This course is not a quick fix and it is not easy.  The course is based on CBTi or Cognitive Behavioral Therapy for Insomnia.  CBTi is the first-line insomnia treatment method endorsed by:

  • The U.S. National Institute of Health and
  • The British Association of Psycho-pharmacology. 
  • The American Academy of Sleep Medicine.

 By the end of the “Cure Insomnia” course, students will have the knowledge and tools they need to cure their insomnia.  Not just now, but for a lifetime. 

 Did I mention that it’s free?

 Go to SleepToHealthy.com to get started.

Summary: Guest: Michael Swartz, creator of the Sleep on Cue App discusses:

  • An example of someone who had multiple sleep disorders and how he dealt with it.
  • Stimulus Control Therapy as part of Cognitive Behavioural Therapy for Insomnia (CBTi)
  • Why you shouldn’t try to get to sleep.
  • Intensive Sleep Retraining (ISR) as a way to get to sleep more quickly and sleep on demand.
  • The Sleep on Cue smartphone app that mimics ISR and how it works
  • Dennis talks about his experience with the Sleep on Cue app (his graph is at the bottom of the page)
  • Why the Sleep on Cue app won’t work if you use it when you wake up in the middle of the night.
  • Why you should include your regular doctor when trying to cure insomnia.
  • Why you shouldn’t focus on getting 8 hours of sleep.
  • Why reading before bed or when you wake through the night can be a good way to prepare for sleep.

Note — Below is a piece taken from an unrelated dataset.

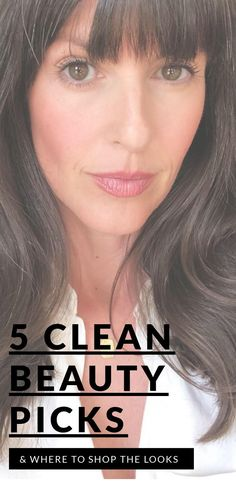 Although these five products are great for just about anyone, my ladies over 40 will especially love them because they wear so well on the face. No creasing, no streaks…just honest to goodness glow! Here are my five must-haves for Spring. #musthave #beauty #selfcare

Links mentioned in the show:

Michael Schwartz website: www.sleeponQ.com

Podcast: Sleep On It: http://www.sleeponq.com/sleep-on-it-podcast/

App:  Sleep on Cue:

iPhone https://itunes.apple.com/us/app/sleep-on-cue/id829583727 ,

Android: https://play.google.com/store/apps/details?id=com.sleeponcue&hl=en

Twitter: @sleeponcue, https://twitter.com/SleepOnCue

Intensive Sleep Retraining (ISR): http://www.sleeponq.com/intensive-sleep-retraining/

Sleep Coaching: (Available via Skype): http://www.sleeponq.com/sleep-coaching/

Contact Michael Schwartz: http://www.sleeponq.com/contact-me/

 

Show notes with approximate time they occur in the episode:

(Note: For your convenience, the following is paraphrasing from the interview, not exact quotes.  For exact wording, listen to that part of the episode)

Introduction:

We started today’s episode with some different music.  It is a recording of today’s guest Michael Swartz.  He opens his podcast episodes by playing blues on the harmonica, so I asked if he would provide some music for this episode and he assented.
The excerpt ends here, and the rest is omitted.